Last update before the Xmas break. Unfortunately, other projects got in the way and I didn't quite get around to making a release. Oh well, this will happen in the new year. :-)

Fixes

  • adams-imaging: The CallableActorScreenshot control actor now works properly again when just outputting a BufferedImageContainer.

  • adams-rats: Rat can have variables again that get set at runtime.

  • adams-spreadsheet: The SpreadSheetReorderColumns transformer now leaves the cell types intact.

  • adams-spectral-2dim-core: the exportVisibleSpectra method of the SpectrumPanel is now more robust (accessible through the Export visible spectra popup menu item).

  • adams-weka and adams-weka-lts:

    • static class listing now works with the Weka class hierarchies as well.

    • the Copy cell of the InstancesTable (as used in the Data tab of the Weka Investigator) now copies the correct content.

Changes

  • Renderers in the object tree view of the debug panel in the Flow editor now cache their view whenever possible, to keep views more consistent between tokens.

  • adams-spreadsheet: The renderer for spreadsheets in the Flow debugger now only displays a maximum of 100 rows by default, with a button to display the rest if there are more. This avoids very large spreadsheets to bring the system to its knees.

  • adams-weka and adams-weka-lts:

    • The renderer for Instances in the Flow debugger now only displays a maximum of 100 rows by default, with a button to display the rest if there are more. Speeds up rendering and with that debugging.

    • The random split action available from the data table of the Weka Investigator now remembers the last entered values and also allows the user to select the type of splitter to use.

Additions

  • Added a class hierarchy for text renderers for specific object types (adams.data.textrenderer.TextRenderer). These renderers can be used in the flow with the TextRenderer transformer. The tokens in the flow now uses these to render their payloads as well, to avoid very large text outputs in the flow debugger.

  • adams-weka and adams-weka-lts:

    • added the WekaSplitGenerator for applying any available split generator, not limited to splitters for random or cross-validation splits.
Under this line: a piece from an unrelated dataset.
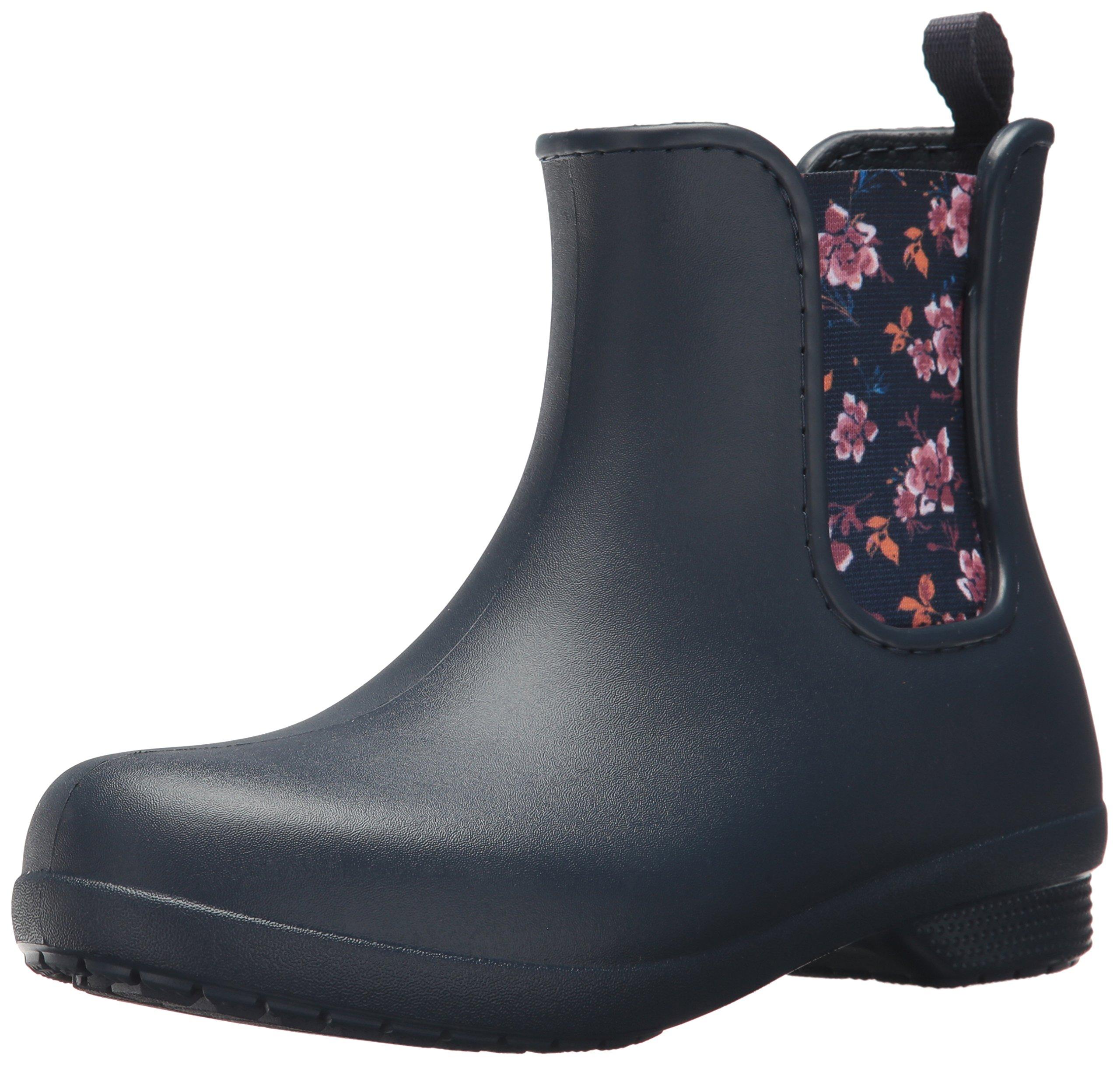 Crocs Women's Freesail Chelsea W Rain Boot, Navy/Floral, 9 M US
    • added the MultiLevelSplitGenerator for splitting datasets on multiple string/nominal attributes subsequently.

Updates 2019/12/09

The main thing to be aware of is that workflows are now a lot stricter about variables: actors now check before first execution if all variables attached to them are present. The SetVariable actors and any actor updating storage items check every time when executed whether the variables attached to the variable/storage name are present.

Fixes

  • adams-ml:

    • The SimpleArffSpreadSheetWriter now handles dates correctly. Long values get treated separately from doubles as well, to avoid loss of information (e.g., when loading Tweet IDs).
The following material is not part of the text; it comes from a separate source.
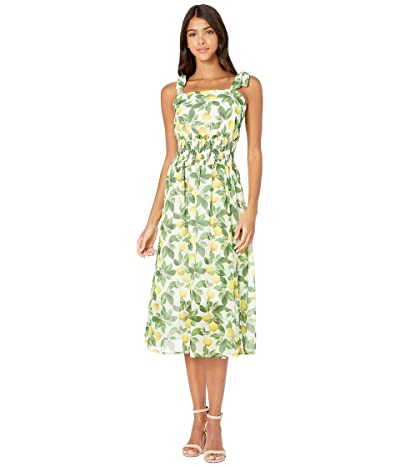 Sam Edelman Lemon Printed A-Line Dress (Ivory Multi) Women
    • The SimpleArffSpreadSheetReader now tests for long values as well when reading numeric attributes, to avoid loss of information.
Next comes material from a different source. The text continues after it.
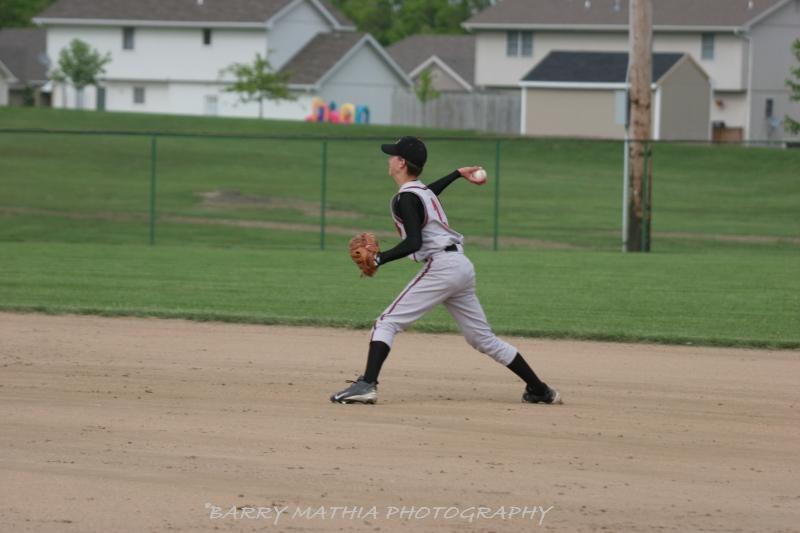 Lawson Baseball 050806 044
  • adams-weka and adams-weka-lts:

    • The SimpleArffLoader now handles quoted attribute names correctly, unquoting them properly.

Changes

  • In order to avoid strange behavior due to typos in variable names, the preExecute method of an actor now checks whether all variables used by it are valid (ie present). The check only gets executed when the isExectuted() methods returns false (usually the first time the actor is being executed). Since this can affect a number of flows, you can turn on lenient checking by setting the environment variable INVALID_VARIABLES_LENIENT to true.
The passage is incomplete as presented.